------ Given records
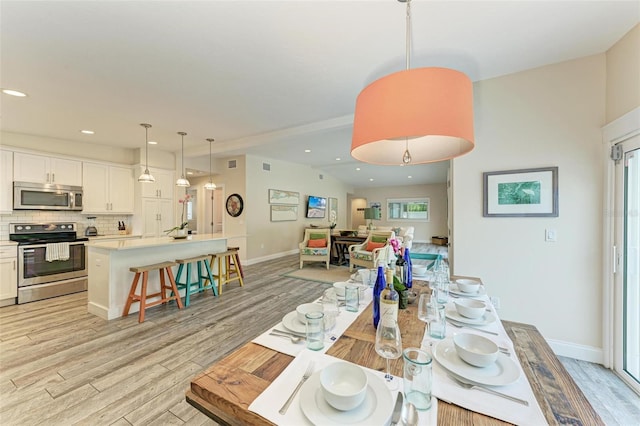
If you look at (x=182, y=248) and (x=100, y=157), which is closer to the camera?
(x=182, y=248)

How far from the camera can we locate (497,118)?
104 inches

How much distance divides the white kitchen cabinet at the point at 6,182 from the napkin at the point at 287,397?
18.3 ft

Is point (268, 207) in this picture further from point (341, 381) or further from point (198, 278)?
point (341, 381)

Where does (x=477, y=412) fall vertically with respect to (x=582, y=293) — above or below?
above

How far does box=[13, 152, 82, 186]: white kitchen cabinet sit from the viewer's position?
402 centimetres

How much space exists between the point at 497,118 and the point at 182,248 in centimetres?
450

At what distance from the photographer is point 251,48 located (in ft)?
7.34

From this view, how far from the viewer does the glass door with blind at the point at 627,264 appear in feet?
6.71

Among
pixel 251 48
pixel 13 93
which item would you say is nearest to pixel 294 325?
pixel 251 48

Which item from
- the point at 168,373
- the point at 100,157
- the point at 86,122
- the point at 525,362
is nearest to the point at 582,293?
the point at 525,362

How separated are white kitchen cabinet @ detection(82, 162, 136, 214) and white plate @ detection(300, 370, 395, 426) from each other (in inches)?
233

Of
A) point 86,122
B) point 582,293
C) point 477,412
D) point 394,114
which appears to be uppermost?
point 86,122

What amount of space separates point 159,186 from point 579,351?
23.3 ft

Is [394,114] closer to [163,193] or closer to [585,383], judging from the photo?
[585,383]
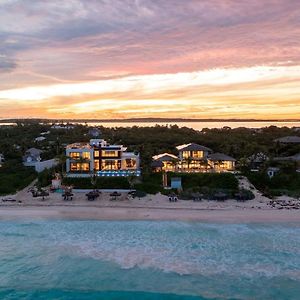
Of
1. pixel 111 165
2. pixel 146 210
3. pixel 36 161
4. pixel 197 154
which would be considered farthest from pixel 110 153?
pixel 146 210

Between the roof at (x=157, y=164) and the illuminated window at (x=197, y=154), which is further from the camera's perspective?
the illuminated window at (x=197, y=154)

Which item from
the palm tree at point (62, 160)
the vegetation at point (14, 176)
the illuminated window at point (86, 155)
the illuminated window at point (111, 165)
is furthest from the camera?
the illuminated window at point (111, 165)

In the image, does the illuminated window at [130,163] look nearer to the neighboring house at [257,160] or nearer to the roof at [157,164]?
the roof at [157,164]

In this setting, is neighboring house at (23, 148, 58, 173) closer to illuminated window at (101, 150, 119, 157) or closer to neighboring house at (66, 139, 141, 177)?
neighboring house at (66, 139, 141, 177)

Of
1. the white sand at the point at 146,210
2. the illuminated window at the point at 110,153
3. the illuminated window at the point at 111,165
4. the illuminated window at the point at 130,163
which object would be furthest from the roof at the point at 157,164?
the white sand at the point at 146,210

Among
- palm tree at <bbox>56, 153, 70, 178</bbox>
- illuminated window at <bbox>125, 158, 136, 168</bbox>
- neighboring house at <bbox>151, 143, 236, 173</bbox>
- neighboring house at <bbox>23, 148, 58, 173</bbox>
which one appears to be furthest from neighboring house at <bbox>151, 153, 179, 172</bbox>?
neighboring house at <bbox>23, 148, 58, 173</bbox>

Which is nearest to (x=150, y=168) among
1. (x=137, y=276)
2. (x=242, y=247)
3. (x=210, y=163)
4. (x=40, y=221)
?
(x=210, y=163)

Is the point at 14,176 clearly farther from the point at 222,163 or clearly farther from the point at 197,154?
the point at 222,163

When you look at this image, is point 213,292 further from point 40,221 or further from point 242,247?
point 40,221
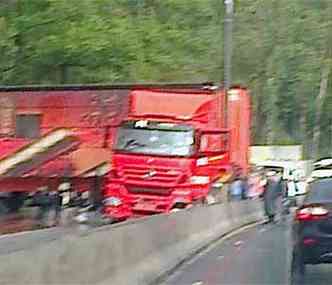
------------
### Required work
Rewrite the records from the very beginning through the line with "402 centimetres", changing "white kitchen cabinet" to "white cupboard" and leaving everything else as it is. Don't include the pictures.

### The output
If you look at (x=182, y=248) and (x=100, y=157), which is closer to the camera?
(x=182, y=248)

How far from the camera can we locate (497,118)?
104 inches

How much distance divides the white cupboard at the point at 6,182 from the napkin at the point at 287,397?
18.3 ft

Is point (268, 207) in this picture further from point (341, 381) or further from point (198, 278)?
point (341, 381)

Where does (x=477, y=412) fall vertically with respect to (x=582, y=293) — above or below?
above

How far does box=[13, 152, 82, 186]: white cupboard sit from the viewer's position?
402 centimetres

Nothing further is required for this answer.